Oh tigger porn.
Wild Flower
21

When I was 10, my best friend’s family was murdered. I was the one who discovered it. There was so much blood. Later, I found out he was still inside when I’d stopped by to see if he wanted to play, with his dad, his parents were divorced, he lived with his mom, grandmother and two sisters all dead on the floor, it was his dad who did it.

Nobody talked about it. My grandmother lived next door to them. This is how I found out my grandfather who was then recently deceased whom I adored was a member of the IRA whom escaped from prison in Ireland on death row and that my family (extended) was apparently still IRA. Growing up there were constant bomb threats. At least it explained that. But no, those turned out to be unrelated- were instead related to the Black Panther party and the black power movement that my family was deeply involved in (obviously we’re white and I grew up in a blue collar former factory town bordering a heavily African American city of 250,000 with high racial tension between the two, so that was either pranksters or the KKK, since we represented the Panthers, who sometimes babysat me).

I grew up, there was another bomb threat, this one apparently associated with the IRA, this one was real though, only two people died, I didn’t know them. Life went on. I forgot about my former best friend. No one talked about it. Another family moved in.

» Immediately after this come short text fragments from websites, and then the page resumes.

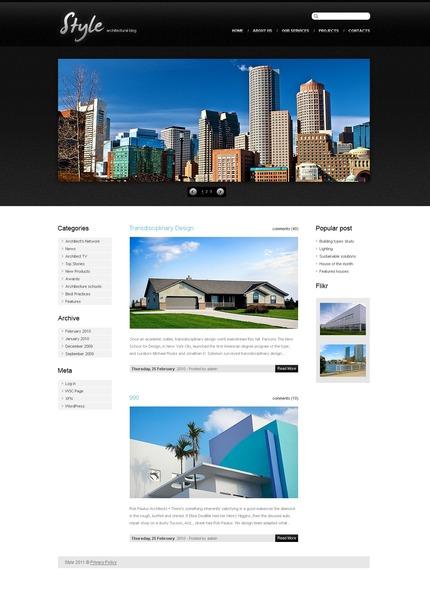 PSD макет сайта №50050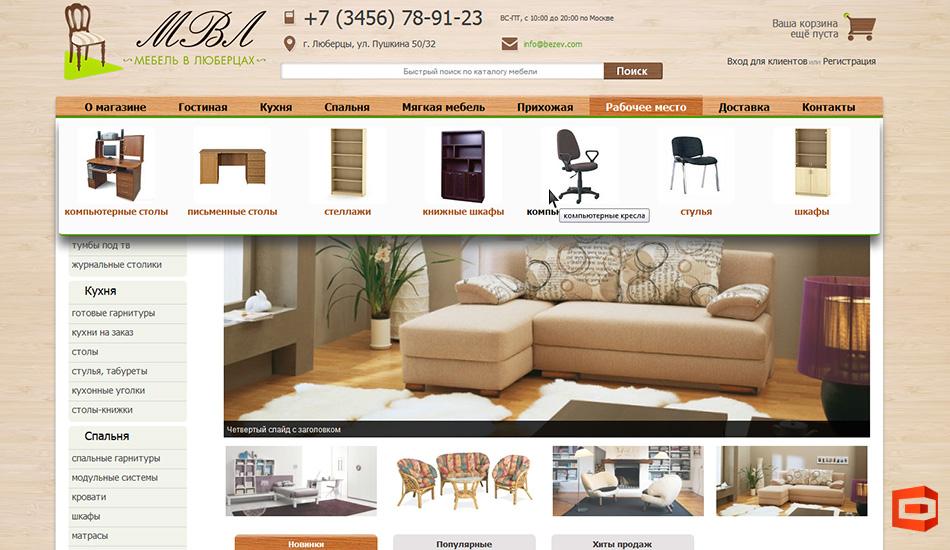 Мебель в Люберцах - интернет-магазин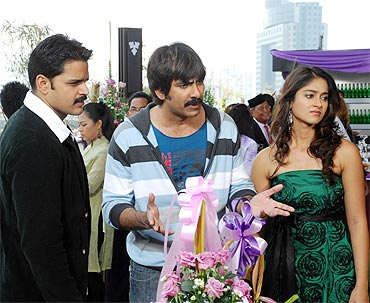 A scene from Kick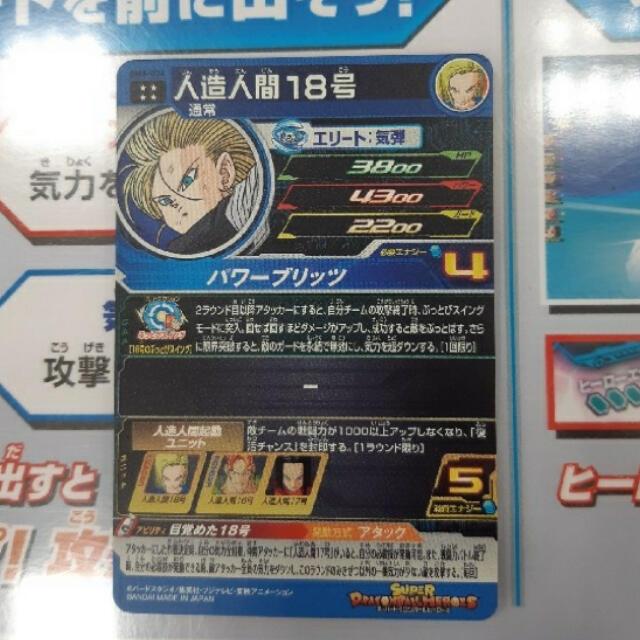 ドラゴンボール(ドラゴンボール)のドラゴンボールヒーローズ 人造人間18号 エンタメ/ホビーのトレーディングカード(シングルカード)の商品写真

At 15, my best friend killed himself. We went to different high schools, things were going well for me, I was being nationally recruited for soccer with a full ride offer getting advice from former world class players. I hadn’t talked to him recently, he told me he was going to do it, he always joked about it. He asked me to meet him near a park near our house. I had practice and schoolwork. I found out later in the week he was hit and killed near the park on his moped. At the same time a former soccer coach was arrested for child molestation. I didn’t add it up at the time the two were connected. Nobody talked about it. Then a cult of suicide started that got nationwide attention but these were never connected, that was a few towns over, no one thought they were related. But there was a subtext involving drugs, satanism, friends of friends. Because one thing wasn’t talked about, it led to the next.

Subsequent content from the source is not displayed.